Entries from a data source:
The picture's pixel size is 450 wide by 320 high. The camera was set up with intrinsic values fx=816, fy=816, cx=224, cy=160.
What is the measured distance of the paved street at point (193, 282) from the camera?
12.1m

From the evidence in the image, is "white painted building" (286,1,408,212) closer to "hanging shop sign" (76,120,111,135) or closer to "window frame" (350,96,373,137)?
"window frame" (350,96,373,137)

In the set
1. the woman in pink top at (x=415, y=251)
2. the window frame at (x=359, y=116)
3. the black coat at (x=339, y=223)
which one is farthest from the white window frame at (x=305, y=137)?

WHAT THE TASK ASKS: Change "paved street" to "asphalt road" throughout the entries above, and reproduce every entry with nothing else altered.

SOLVED EXERCISE:
The picture's pixel size is 450 wide by 320 high. The camera was set up with intrinsic values fx=816, fy=816, cx=224, cy=160.
What is the measured distance of the asphalt road at point (193, 282) from the camera?
12.1m

From the evidence in the image, is "white painted building" (286,1,408,212) closer to "hanging shop sign" (76,120,111,135) or closer to "window frame" (350,96,373,137)?
"window frame" (350,96,373,137)

In the set
1. the woman in pink top at (x=415, y=251)
2. the window frame at (x=359, y=116)
3. the black coat at (x=339, y=223)
which one is farthest from the white window frame at (x=305, y=137)?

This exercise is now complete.